Je ne vais pas vous mentir, Mrs Dalloway n'est pas un roman particulièrement facile à lire ni accessible si vous n'y êtes pas un minimum disposé. Il faut y mettre une certaine dose de bonne volonté, notamment si vous affectionnez l'action, car c'est très psychologique, très intériorisé, tout le contraire du mouvement.

Mais lorsqu'on accepte les règles et de jouer le jeu, de faire l'effort de rentrer dans la tête des personnages et non d'être le témoin de leurs actions, c'est vraiment une expérience littéraire de grande beauté.

Virginia Woolf développe un style bien à elle, très féminin, très subtil, qui tranche singulièrement avec l'écriture masculine de cette époque-là, sauf peut-être de celle de D. H. Lawrence, avec de nombreuses épiphores, mais dans une mouture bien à elle.

Si je devais vous décrire ce roman, je vous dirais que c'est un peu le complémentaire d'un portrait réaliste lorsque vous êtes dans un musée. Face au tableau, vous avez accès à son image à un instant donné, mais seulement à son image. Ce qu'il y a dedans, derrière la façade du regard, derrière les atours du vêtement, vous n'y avez pas accès, vous ne pouvez que l'imaginer, le conjecturer.

Eh bien ici, c'est un peu comme si Virginia Woolf nous ouvrait les portes de ce mystère, comme si elle nous faisait la dissection psychologique de Mrs Dalloway, directement, certes, mais aussi en creux, par la médiation, par l'accès aux pensées d'un certain nombre de personnages qui gravitent autour d'elle.

Il est probablement temps de s'arrêter quelques instants sur le titre du roman et sur le nom du personnage principal. Mrs Dalloway, c'est-à-dire Madame Untel, sachant que le Untel est son mari, c'est-à-dire, dans l'esprit de Virginia Woolf, que le personnage, par cette appellation, est dépossédé, jusqu'à son identité même. Aux yeux de tous, elle n'est que Madame Richard Dalloway, et plus Clarissa comme elle aimait à s'entendre appeler.

EXERCICES À TRAITER:
A: Recopiez le passage du texte sur Mrs Dalloway qui commence aux mots "Mais lorsqu'on accepte" et s'arrête après les mots "de grande beauté.".
B: Relevez tous les noms propres de personnes qui figurent dans le texte sur Mrs Dalloway, sous la forme où ils y apparaissent.
C: D'après le texte sur Mrs Dalloway, par quel prénom le personnage principal aimait-il s'entendre appeler ?

[Entrées tirées d'un jeu de données]

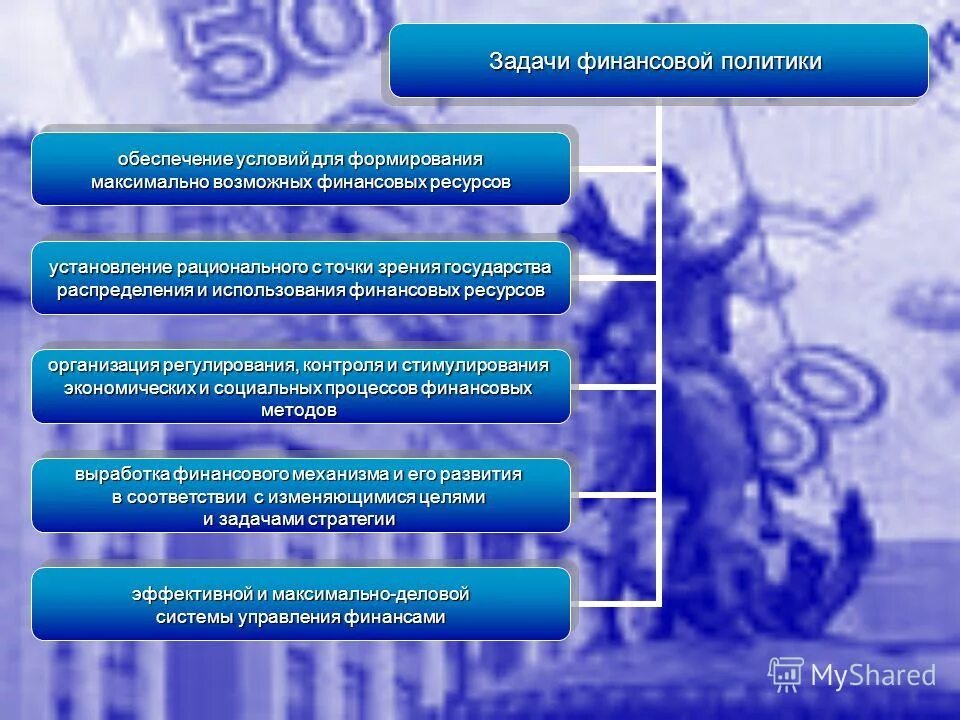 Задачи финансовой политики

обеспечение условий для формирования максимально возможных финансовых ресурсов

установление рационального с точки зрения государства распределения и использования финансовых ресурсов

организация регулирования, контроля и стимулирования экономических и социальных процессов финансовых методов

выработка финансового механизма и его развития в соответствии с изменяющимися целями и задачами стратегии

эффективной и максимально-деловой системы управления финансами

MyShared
--
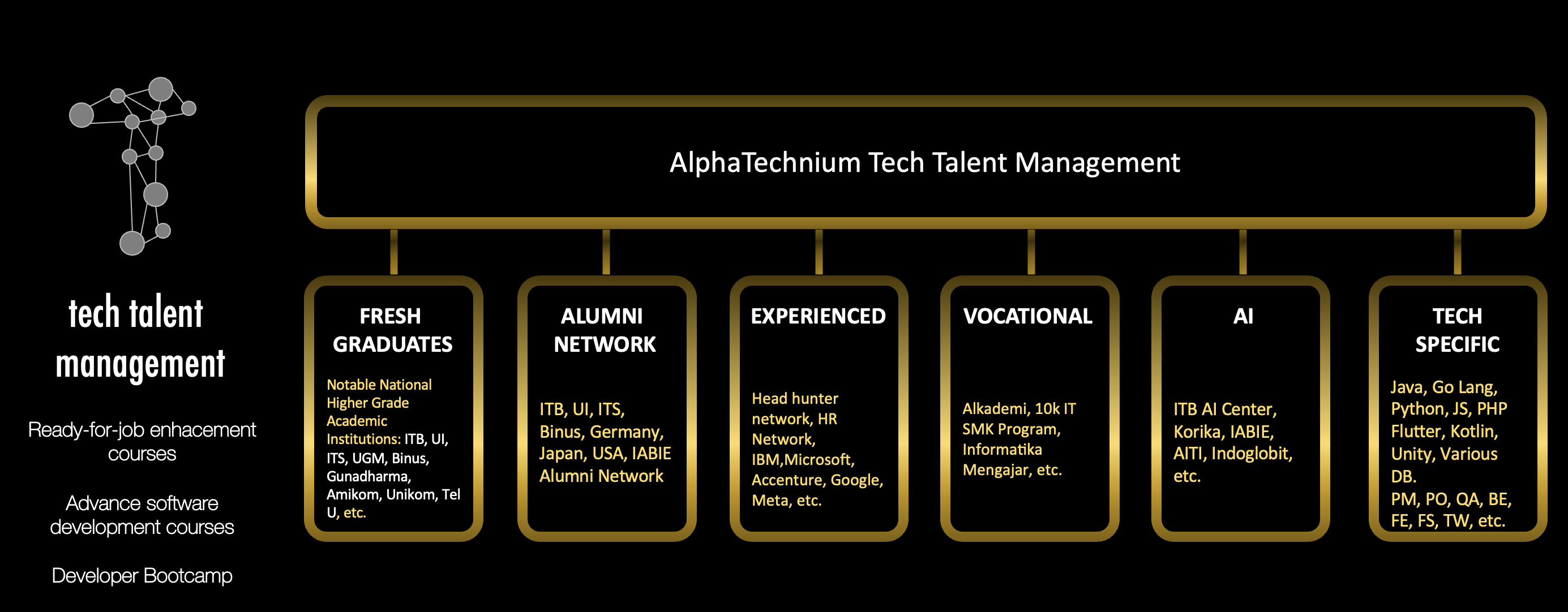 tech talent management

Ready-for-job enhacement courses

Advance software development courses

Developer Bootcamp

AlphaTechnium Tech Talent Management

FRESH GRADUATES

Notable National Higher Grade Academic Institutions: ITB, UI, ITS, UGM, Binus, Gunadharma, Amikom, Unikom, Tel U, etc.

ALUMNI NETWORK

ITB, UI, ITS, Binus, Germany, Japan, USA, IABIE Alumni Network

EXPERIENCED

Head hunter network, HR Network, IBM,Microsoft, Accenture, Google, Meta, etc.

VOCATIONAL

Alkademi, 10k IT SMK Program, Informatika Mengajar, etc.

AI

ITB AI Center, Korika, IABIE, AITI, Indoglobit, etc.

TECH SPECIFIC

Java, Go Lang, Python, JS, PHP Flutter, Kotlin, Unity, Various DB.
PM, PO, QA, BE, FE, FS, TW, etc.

RÉPONSES RÉDIGÉES:
A:
Mais lorsqu'on accepte les règles et de jouer le jeu, de faire l'effort de rentrer dans la tête des personnages et non d'être le témoin de leurs actions, c'est vraiment une expérience littéraire de grande beauté.

B: Mrs Dalloway ; Virginia Woolf ; D. H. Lawrence ; Madame Richard Dalloway ; Clarissa

C: Clarissa.